Wrapper to make any clonable structure also copyable?

Is there any one-line solution to give any externally defined structure implementing method clone trait copy?

Something like Copyable< Vec< u8 > >::new( vec1 )?

Copy performs a bitwise copy, you cannot do that for arbitrary Cloneable types. For Vec in particular it would result in a double free when both copies go out of scope (and general memory unsafety when using both copies).

6 Likes

Probably I phrased the question badly. Vector has method clone(), right? I meant the wrapper should call clone() on copying. Purpose to loosen restriction of explicit calling clone() when it is required to do so.

You cannot run custom code on copies or moves, both are always bitwise copies

7 Likes

Can't I call vec1.clone() from copy?

I don't think so. Maybe you want to avoid writing "clone()" but Rust has a philosophy ( mostly ) of not allowing what is going on to be hidden.

5 Likes

That's correct. To have monomorphic code.
Monomorphic code is also a principle Rust aims.
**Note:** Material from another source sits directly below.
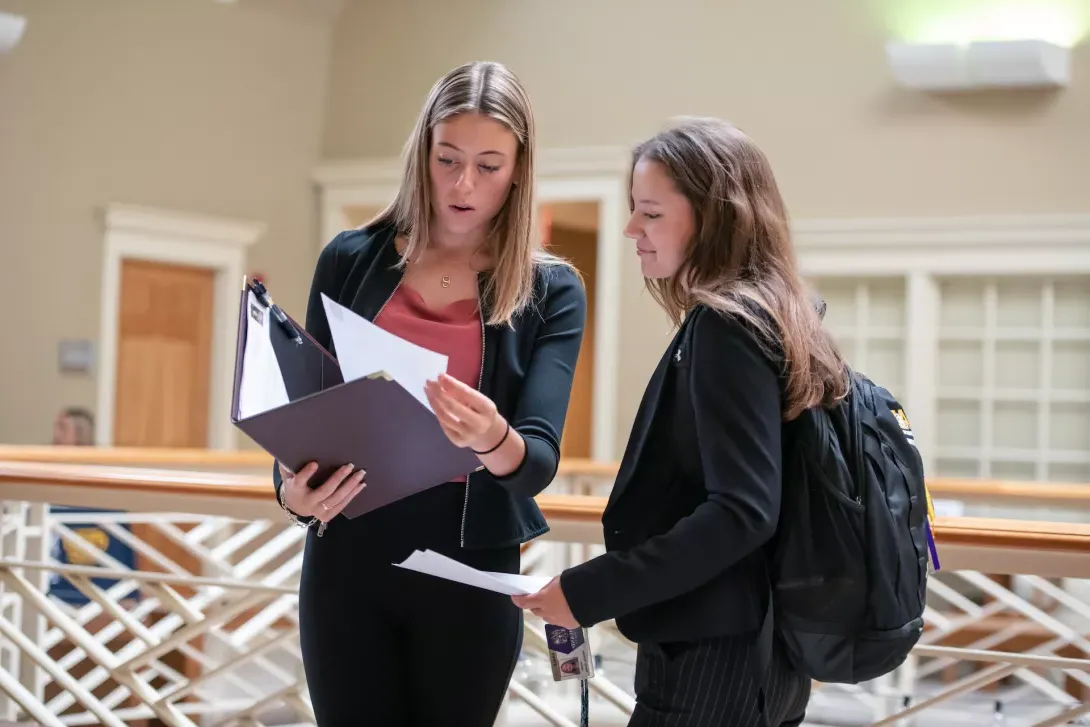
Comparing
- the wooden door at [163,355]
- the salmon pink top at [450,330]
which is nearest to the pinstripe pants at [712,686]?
the salmon pink top at [450,330]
No, you can't customize the behavior of copying at all. This is deliberate on the part of the language designers and will never change.

8 Likes

I see.

Copying in Rust is strongly related to moving. Moving is not customizable in Rust either. Moving an object in Rust always does a bitwise copy (shallow copy, not a deep copy, if the struct / enum contains pointer-types), and then the moved-out-of object is invalidated / forgotten / becomes inaccessible. This is mostly a static check (at compile-time) – the compiler will know not to call any destructors anymore and allows using a variable after you moved out of it, etc…

Then, copying in Rust is basically the same as moving, but without the invalidation part. You can still use a variable after you’ve copied it.

7 Likes

Makes sense.

Good article : Moves, copies and clones in Rust

2 Likes

“mostly”, because in complicated situations, the compiler may actually introduce flags under the hood, that are used at runtime to determine whether or not destructors still have to be run on certain variables.

This also means you’ll never have to worry about overhead from copying, compared to moving. If you copy a variable and never use it anymore afterwards, then you’ve basically just moved it. It doesn’t make any difference. (If a variable can be copied, it doesn’t have a destructor either, so you don’t have to wonder whether or not a destructor still needs to run (and introduces overhead) on the copied variable).

5 Likes

Copy implies Clone. You can have uniform code if you only assume Clone.

5 Likes

  pub trait Int : Integer + Clone {}
  impl< T : Integer + Clone > Int for T
  {
  }

  pub fn is< _Int : Int >( src : _Int ) -> bool
  {
    let _0 = _Int::zero();
    let _1 = _Int::one();
    let _2 = _1.clone() + _1.clone();
    let mut i : _Int = _2;
    while i < src
    {
      if src.clone() % i.clone() == _0
      {
        return false;
      }
      i = i + _1.clone();
    }
    return true
  }

I have feeling it's sub-optimal.

You can pass references to all these arithmetic operations instead of cloning things every time.

In this case implementation will be sub-optimal for u16/u32/u64. Won't it?

I don't think so. The compiler should be able to figure out that taking a reference to a local variable and then immediately dereferencing it is a no-op.

2 Likes

The compiler should also be able to figure out that .clone() on an int doesn't need any special behavior and remove it.

1 Like

It's probably worth mentioning, since no one has, that you can't implement Copy for anything that also implements Drop, i.e. anything that has other resources attached.

7 Likes